Machine learning has proven extremely useful in many applications in recent years. However, a lot of these success stories stem from evaluating the algorithms on data very similar to that they were trained on. When applied to a new data distribution, machine learning algorithms have been shown to fail. Given the non-stationary and heterogeneous nature of real-world data, a better grasp of out-of-distribution generalisation is needed for algorithms to be widely deployed and trusted.

My thesis presents three research studies that aim to investigate and develop the field of out-of-distribution generalisation. The central goal of these research efforts is to produce new tools, such as algorithms, theoretical results, experimental results and datasets, to improve understanding and performance of machine learning methods in the face of distribution shift. The high-level idea that drives these research efforts across three machine learning scenarios is modularity -- the quality of consisting of separate parts that form a whole when combined. Modular approaches are hypothesised to steer the machine learning methods away from rigid memorisation of examples and towards more flexible and `more intelligent' learning that supports generalisation.

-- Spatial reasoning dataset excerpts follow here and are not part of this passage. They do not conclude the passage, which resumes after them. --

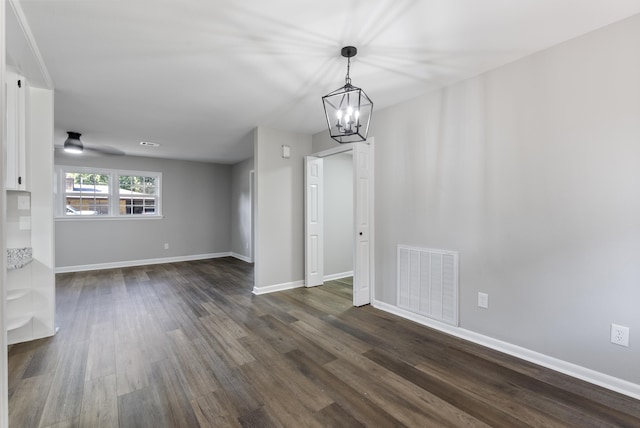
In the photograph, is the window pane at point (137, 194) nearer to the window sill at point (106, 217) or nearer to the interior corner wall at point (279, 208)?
the window sill at point (106, 217)

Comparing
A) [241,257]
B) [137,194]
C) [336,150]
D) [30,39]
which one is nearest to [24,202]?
[30,39]

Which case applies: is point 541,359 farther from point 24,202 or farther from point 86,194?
point 86,194

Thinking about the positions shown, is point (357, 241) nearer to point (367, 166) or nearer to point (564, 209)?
point (367, 166)

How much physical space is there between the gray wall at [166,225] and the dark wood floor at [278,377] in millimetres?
2879

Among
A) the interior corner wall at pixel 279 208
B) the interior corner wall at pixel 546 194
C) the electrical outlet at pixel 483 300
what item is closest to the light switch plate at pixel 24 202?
the interior corner wall at pixel 279 208

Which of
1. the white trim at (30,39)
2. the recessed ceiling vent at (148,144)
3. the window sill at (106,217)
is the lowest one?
the window sill at (106,217)

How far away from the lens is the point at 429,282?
305cm

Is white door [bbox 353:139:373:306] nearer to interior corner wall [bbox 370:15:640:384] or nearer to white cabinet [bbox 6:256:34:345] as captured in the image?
interior corner wall [bbox 370:15:640:384]

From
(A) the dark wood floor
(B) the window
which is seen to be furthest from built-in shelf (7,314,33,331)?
(B) the window

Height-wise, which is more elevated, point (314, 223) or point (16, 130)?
point (16, 130)

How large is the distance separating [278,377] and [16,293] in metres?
2.73

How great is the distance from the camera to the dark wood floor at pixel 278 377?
174 cm

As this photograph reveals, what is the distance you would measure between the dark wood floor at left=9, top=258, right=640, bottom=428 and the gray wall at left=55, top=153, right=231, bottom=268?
2879 mm

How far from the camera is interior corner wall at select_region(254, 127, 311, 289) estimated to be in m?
4.27
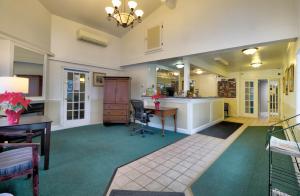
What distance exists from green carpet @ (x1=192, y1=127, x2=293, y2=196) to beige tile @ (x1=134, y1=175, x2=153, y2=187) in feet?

In my first contribution, I approach the thesis goal from the perspective of learning from multiple training distributions. The contribution to this line of research is twofold. First, I present a new standardised suite of tasks for evaluation and comparison of out-of-distribution generalisation algorithms. Second, I state a set of new theoretical results that fill an existing gap between data-centric and algorithmic approaches to out-of-distribution generalisation. These theoretical findings guide a new set of practical recommendations on how to employ the algorithmic approach.

In the second contribution, I tackle generalisation in the common learning setup of supervised image recognition. In this context, I first investigate the effect of multi-level feature aggregation on generalisation, and demonstrate that augmentation with one of the considered methods consistently improves the performance. Second, I propose a set of simple image datasets that can be used as a stepping stone for evaluation and comparison of image classification methods in terms of out-of-distribution generalisation.

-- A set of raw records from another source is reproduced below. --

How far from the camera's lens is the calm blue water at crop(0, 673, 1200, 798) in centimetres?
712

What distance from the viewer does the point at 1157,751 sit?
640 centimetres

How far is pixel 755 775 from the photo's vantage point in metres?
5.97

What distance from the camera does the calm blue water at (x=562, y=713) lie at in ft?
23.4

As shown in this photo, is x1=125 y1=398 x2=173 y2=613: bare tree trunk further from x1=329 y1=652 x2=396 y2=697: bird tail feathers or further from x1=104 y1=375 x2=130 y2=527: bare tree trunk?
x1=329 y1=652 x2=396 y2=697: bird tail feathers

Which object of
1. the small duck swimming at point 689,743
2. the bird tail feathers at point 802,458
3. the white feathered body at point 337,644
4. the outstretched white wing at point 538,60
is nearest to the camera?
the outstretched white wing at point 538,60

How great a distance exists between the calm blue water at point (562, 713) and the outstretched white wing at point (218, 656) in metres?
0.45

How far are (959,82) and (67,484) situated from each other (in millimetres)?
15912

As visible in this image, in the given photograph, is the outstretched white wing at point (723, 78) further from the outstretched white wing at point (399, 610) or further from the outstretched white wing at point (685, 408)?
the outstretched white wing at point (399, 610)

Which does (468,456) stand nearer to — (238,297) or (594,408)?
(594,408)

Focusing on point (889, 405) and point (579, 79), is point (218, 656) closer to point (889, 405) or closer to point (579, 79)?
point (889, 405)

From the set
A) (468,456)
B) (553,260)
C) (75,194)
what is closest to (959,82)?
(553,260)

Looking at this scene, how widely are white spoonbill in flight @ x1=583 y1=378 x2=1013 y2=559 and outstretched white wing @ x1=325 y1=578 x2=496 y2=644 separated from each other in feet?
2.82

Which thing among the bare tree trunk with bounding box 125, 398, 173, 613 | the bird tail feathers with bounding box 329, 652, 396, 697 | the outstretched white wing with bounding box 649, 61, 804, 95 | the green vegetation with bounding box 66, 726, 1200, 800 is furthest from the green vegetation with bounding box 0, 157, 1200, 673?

Finally, I delve into the learning scenarios where multiple neural networks communicate to solve a shared task. This work supports the thesis goal in two ways. First, I propose a new environment, graph referential games, and present results on the influence of data representation and the corresponding data representation learning methods on out-of-distribution generalisation. These results connect the previously disjoint fields of graph representation learning and emergent communication. Second, I tackle the challenging domain of population-based communication grounded in realistic images.

The datasets, algorithms, theorems and experimental results in this thesis represent a few steps towards understanding and improving out-of-distribution generalisation in machine learning. They provide researchers with new tools and results that aim to foster research in this field, some of which have already proved useful to the research community. Finally, this work suggests important future directions in the machine learning subfields of learning from multiple distributions, image classification and multi-agent communication.